= Testo riportato =

C'è una nuova primavera nel cristianeismo
C’è una nuova primavera nel Cristianesimo
D.-“Santità, nelle sue Encicliche Lei sta proponendo un’antropologia forte, un uomo abitato dalla carità di Dio, un uomo dalla razionalità allargata dall’esperienza di fede, un uomo che ha una responsabilità sociale grazie alla dinamica della carità, ricevuta e donata nella verità. Santità, proprio in questo orizzonte antropologico in cui il messaggio evangelico esalta tutti gli elementi degni della
persona umana, purificando le scorie che offuscano l’autentico volto dell’uomo creato a immagine e somiglianza di Dio, Lei ha più volte ribadito che questa riscoperta del volto umano dei valori evangelici, delle profonde radici dell’Europa è motivo di grande speranza per il continente europeo e non solo. Può spiegarci le ragioni della sua speranza?
R. - “Il primo motivo della mia speranza consiste nel fatto che il desiderio di Dio,la ricerca di Dio è profondamente scritta in ogni anima umana e non può scomparire. Certamente, per un certo tempo, si può dimenticare Dio, accantonarlo, occuparsi di altre cose, ma Dio non scompare mai. E’ semplicemente vero quanto dice sant’Agostino, che noi uomini siamo inquieti finché non abbiamo trovato Dio. Questa inquietudine anche oggi esiste. E’ la speranza che l’uomo sempre di nuovo, anche oggi, si ponga in cammino verso questo Dio. Il secondo motivo della mia speranza consiste nel fatto che il vangelo di Gesù Cristo, la fede in Cristo è semplicemente vera. E la verità non invecchia. Anch’essa si può dimenticare per un certo tempo, si possono trovare altre cose, la si può accantonare, ma la verità come tale non scompare. Le ideologie hanno un tempo contato. Sembrano forti, irresistibili, ma dopo un certo periodo si consumano, non hanno più forza in loro, perché manca in loro una verità profonda. Sono particelle di verità, ma alla fine si sono consumate. Invece il Vangelo è vero, e perciò non si consuma mai. In tutti i periodi della storia appaiono sue nuove dimensioni, appare tutta la sua novità nel rispondere alle esigenze del cuore e della ragione umana, che può camminare in questa verità e trovarvisi. E perciò, proprio in questo motivo, sono convinto che ci sia una nuova primavera del cristianesimo. Un terzo motivo empirico lo vediamo nel fatto che questa inquietudine oggi lavora nella gioventù. I giovani hanno visto tante cose – le offerte delle ideologie e del consumismo – ma colgono il vuoto in tutto questo, la sua insufficienza. L’uomo è creato per l’infinito. Tutto il finito è troppo poco. E perciò vediamo come, proprio nelle nuove generazioni, questa inquietudine si risveglia di nuovo ed essi si mettono in cammino, e così ci sono nuove scoperte della bellezza del cristianesimo. Un cristianesimo non a prezzo moderato, non ridotto, me nella sua radicalità e profondità. Quindi mi sembra che l’antropologia come tale ci indichi che ci saranno sempre nuovi risvegli del cristianesimo e i fatti lo confermano con una parola: fondamento profondo. È il cristianesimo. E’ vero, e la verità ha sempre un futuro”.

= Materiale fornito =
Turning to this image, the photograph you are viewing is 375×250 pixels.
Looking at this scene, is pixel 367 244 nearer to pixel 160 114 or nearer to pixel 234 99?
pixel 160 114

= Cosa devi fare =
Scrivi il seguito dell'intervista sulla nuova primavera del cristianesimo, partendo subito dopo la sua ultima frase.

= Risposta finale =
D. – “Santità, lei ha più volte ribadito che l’Europa ha avuto e ha tuttora un influsso culturale su tutto il genere umano e non può fare ameno di sentirsi particolarmente responsabile, non solo del proprio futuro, ma anche di quello dell’umanità intera. Guardando avanti, è possibile tratteggiare i contorni della testimonianza visibile dei cattolici e dei cristiani appartenenti alla Chiese ortodosse e alle comunità protestanti, nell’Europa dall’Atlantico agli Urali, che, vivendo i valori evangelici in cui credono contribuiscano alla costruzione di un’Europa più fedele a Cristo, più accogliente, solidale, non solo custodendo l’eredità culturale e spirituale che li contraddistingue, ma anche nell’impegno a cercare vie nuove per affrontare le grandi sfide comuni che contrassegnano l’epoca post – moderna e multiculturale?”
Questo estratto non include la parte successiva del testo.